Although the P Index delivery estimations are calculated in units of pounds P per acre per year, in SnapPlus the P Index is reported as a whole number without units. This is to avoid giving users a false sense that the P Index is an accurate prediction of annual P delivery from the whole field in any particular year. The P Index has to have a limited data entry requirement to be usable by farmers, and therefore contains assumptions designed to avoid under-estimating risk for the most vulnerable parts of the field. For example, the RUSLE2 erosion calculations use the characteristics of a single slope in the field. Following NRCS conservation planning guidelines, the slope used for soil loss calculations for nutrient management planning is one that represents the most erodible soil map unit (a combination of soil type and slope) that makes up at least 10% of the field. Another assumption designed to avoid under-estimating risk is the use of the most aggressive representative for each class of tillage tools in RUSLE2; for example, if the chosen tillage is chisel plow, a chisel plow with a twisted shank rather than a straight one is used for estimating erosion.

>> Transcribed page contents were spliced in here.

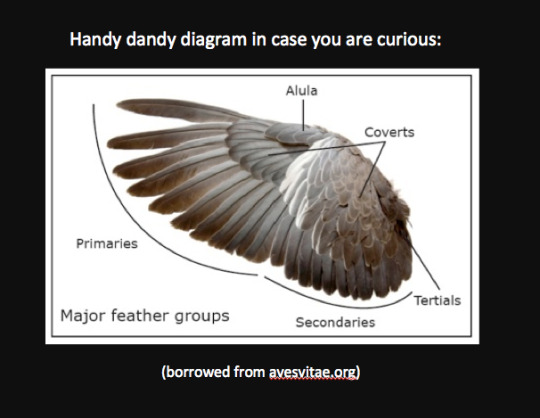 Handy dandy diagram in case you are curious:

Alula

Coverts

Primaries

Tertials

Major feather groups

Secondaries

(borrowed from avesvitae.org)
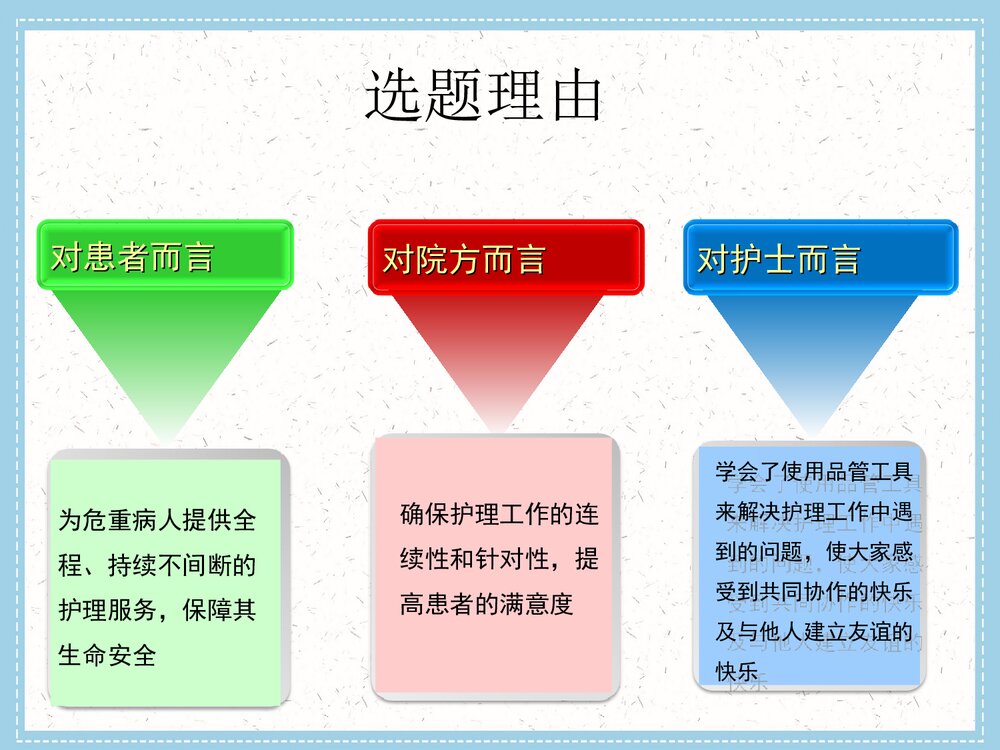 选题理由

对患者而言

为危重病人提供全程、持续不间断的护理服务，保障其生命安全

对院方而言

确保护理工作的连续性和针对性，提高患者的满意度

对护士而言

学会了使用品管工具来解决护理工作中遇到的问题，使大家感受到共同协作的快乐及与他人建立友谊的快乐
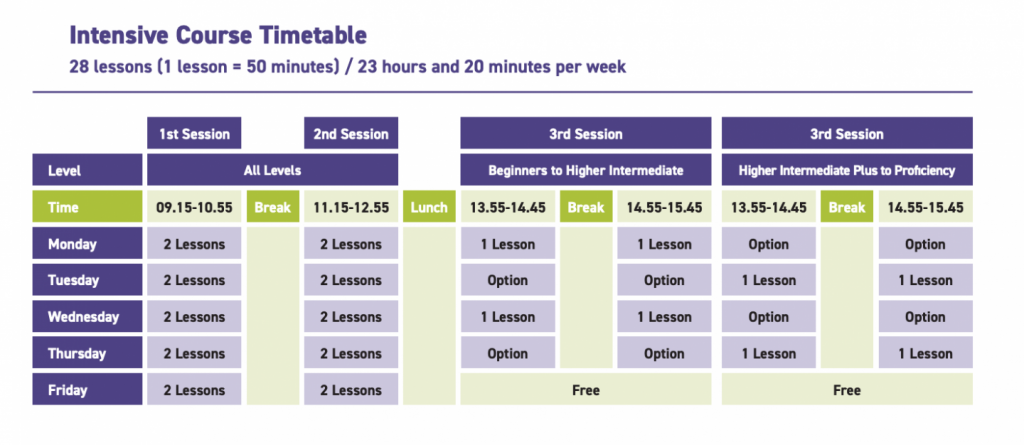 Intensive Course Timetable

28 lessons (1 lesson = 50 minutes) / 23 hours and 20 minutes per week

| | 1st Session | | 2nd Session | | 3rd Session | | | 3rd Session | | |
|---|---|---|---|---|---|---|---|---|---|---|
| Level | All Levels | | | | Beginners to Higher Intermediate | | | Higher Intermediate Plus to Proficiency | | |
| Time | 09.15-10.55 | Break | 11.15-12.55 | Lunch | 13.55-14.45 | Break | 14.55-15.45 | 13.55-14.45 | Break | 14.55-15.45 |
| Monday | 2 Lessons | | 2 Lessons | | 1 Lesson | | 1 Lesson | Option | | Option |
| Tuesday | 2 Lessons | | 2 Lessons | | Option | | Option | 1 Lesson | | 1 Lesson |
| Wednesday | 2 Lessons | | 2 Lessons | | 1 Lesson | | 1 Lesson | Option | | Option |
| Thursday | 2 Lessons | | 2 Lessons | | Option | | Option | 1 Lesson | | 1 Lesson |
| Friday | 2 Lessons | | 2 Lessons | | Free | | | Free | | |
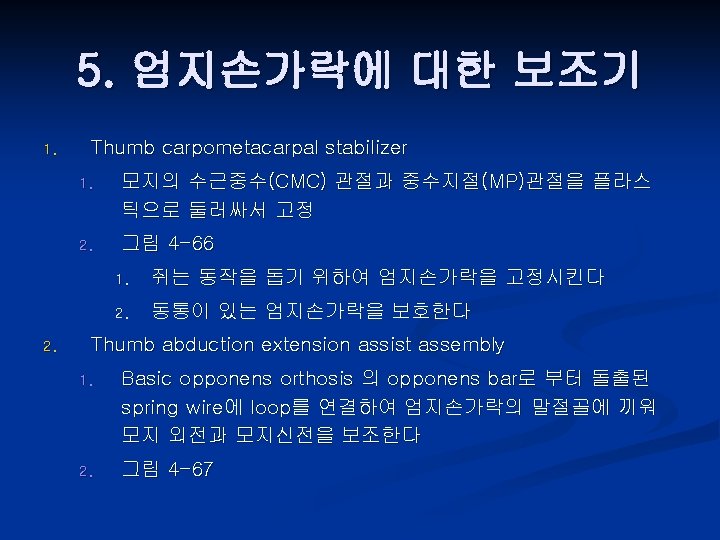 5. 엄지손가락에 대한 보조기

1. Thumb carpometacarpal stabilizer

1. 모지의 수근중수(CMC) 관절과 중수지절(MP)관절을 플라스틱으로 둘러싸서 고정

2. 그림 4-66

1. 쥐는 동작을 돕기 위하여 엄지손가락을 고정시킨다

2. 동통이 있는 엄지손가락을 보호한다

2. Thumb abduction extension assist assembly

1. Basic opponens orthosis 의 opponens bar로 부터 돌출된 spring wire에 loop를 연결하여 엄지손가락의 말절골에 끼워 모지 외전과 모지신전을 보조한다

2. 그림 4-67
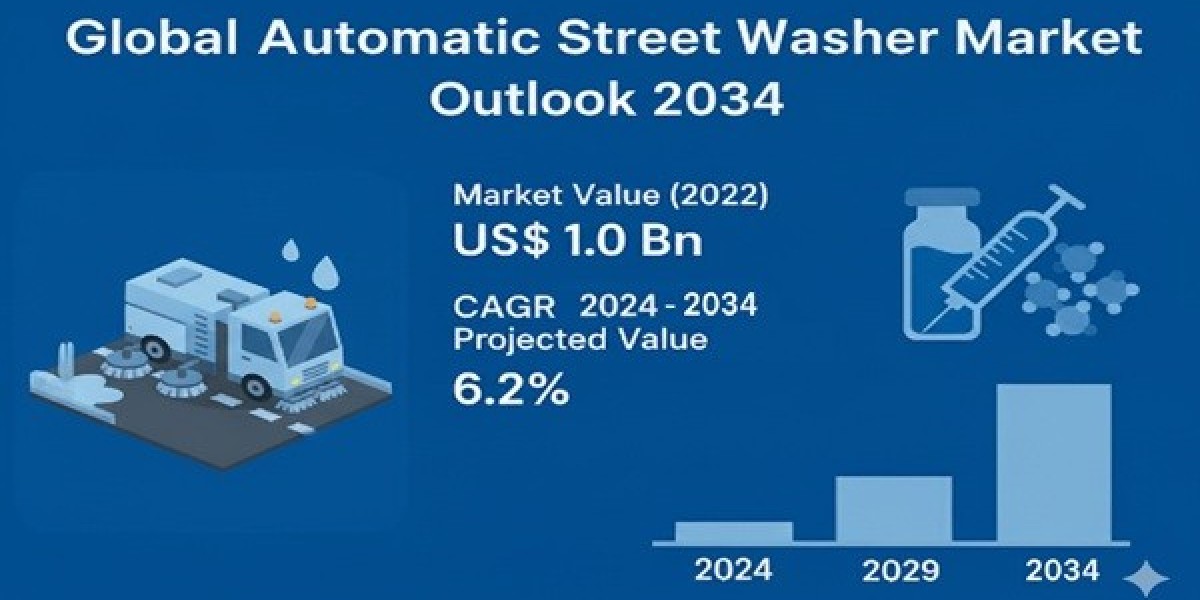 Global Automatic Street Washer Market Outlook 2034

Market Value (2022)
US$ 1.0 Bn

CAGR 2024 - 2034
Projected Value
6.2%

2024
2029
2034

For cropland in Wisconsin, the Particulate P Index is often the largest component of the rotational P Index. It increases with the estimated erosion rate. Below are graphs that illustrate the P Index value by component for a Marathon county field in either a corn grain-soybean rotation or in continuous corn silage. The field has a soil test P of 47 ppm (the average for soil samples analyzed in Marathon County, 2005-2009) and 10,000 gallons per acre dairy slurry is fall-incorporated.

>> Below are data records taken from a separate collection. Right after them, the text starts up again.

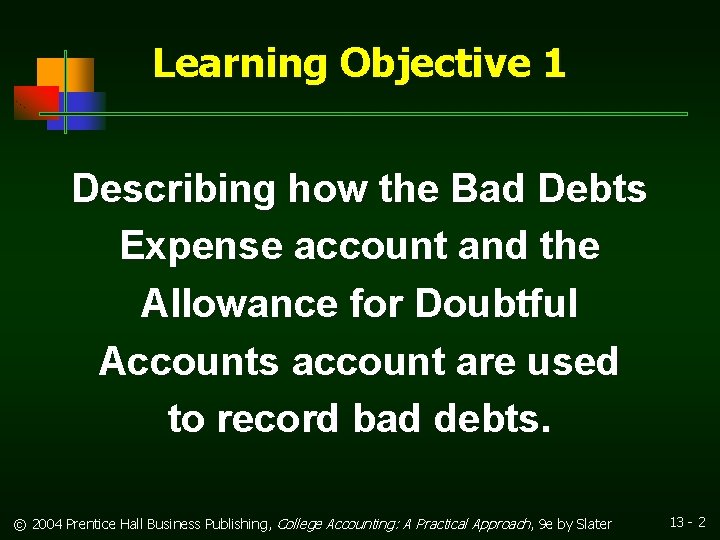 Learning Objective 1

Describing how the Bad Debts Expense account and the Allowance for Doubtful Accounts account are used to record bad debts.

© 2004 Prentice Hall Business Publishing, College Accounting: A Practical Approach, 9e by Slater

13 - 2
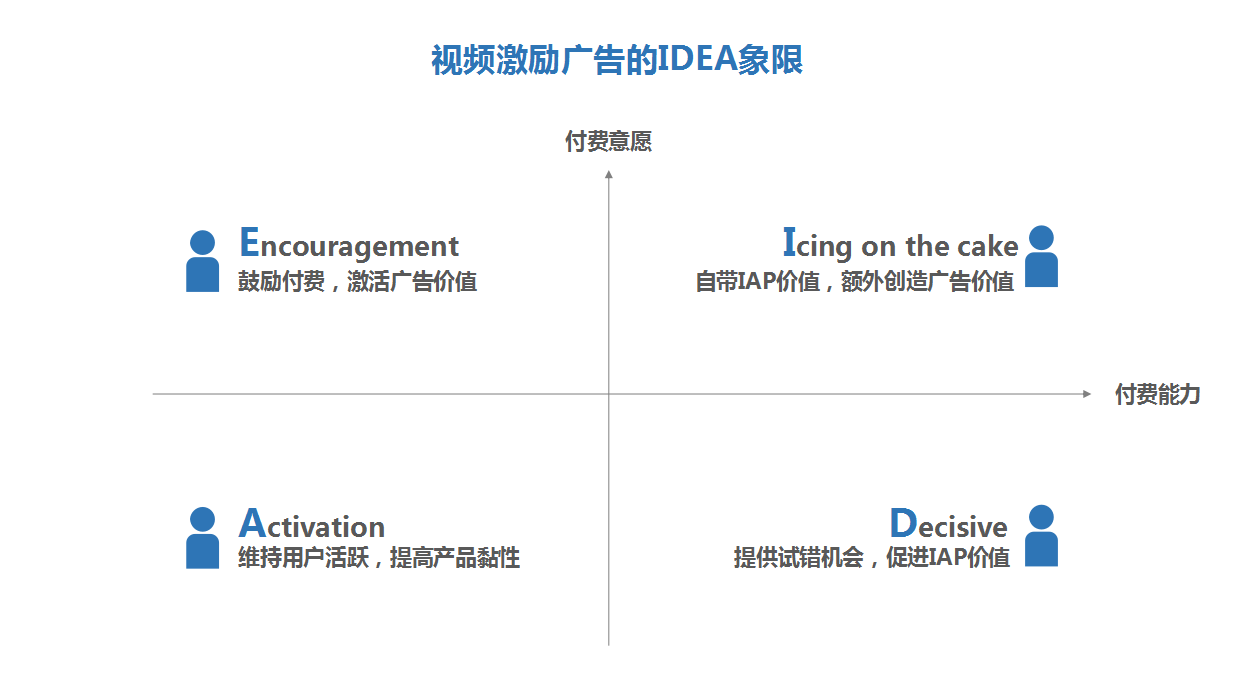 视频激励广告的IDEA象限

付费意愿

Encouragement
鼓励付费，激活广告价值

Icing on the cake
自带IAP价值，额外创造广告价值

付费能力

Activation
维持用户活跃，提高产品黏性

Decisive
提供试错机会，促进IAP价值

Continuous corn silage has a much higher estimated average soil loss rate on this field, 5.8 ton/acre/yr compared to 3.1 ton/acre/yr, and therefore has a proportionately higher Particulate P Index. Average annual runoff is also estimated to be higher with corn silage, resulting in higher estimated average dissolved P losses.
The proportion of the P Index that is Particulate and Soluble P will vary across soils, even under the same management. Fields with soils that are less erodible but with a higher runoff potential than the above example will have a higher proportion of the estimated losses as dissolved P in runoff. A comparison of P Index for different Wisconsin soils under the same management scenarios can be found at this link: http://wpindex.soils.wisc.edu/managing-runoff-p/site-effects/soilgraphs/.
While the P Index standard in nutrient management planning refers to the total P Index, looking at the particulate and soluble components of the P Index can be important for trying to figure out how best to reduce runoff P losses for individual fields. It also may be important for determining how best to target reductions to improve local water quality. The dissolved P represented by the Soluble P Index is in a form that is immediately available for algal uptake, while the particulate P that is carried with eroded sediments is unlikely to be completely converted to algal-available forms in a stream or lake. Therefore some water improvement projects may want to emphasize reducing the Soluble P Index.
Figure – Rotational P Index for two row crop rotations on a fall-chisel plowed Loyal silt loam field with 4% slope, 47 ppm soil test P, 2.5% organic matter, and 10,000 gallons fall-incorporated liquid dairy manure applied to corn. The P Index is shown by component: Particulate P I is P in eroded soil, Soluble P I soil is dissolved P from soil, Soluble P I manure is dissolved P from manure.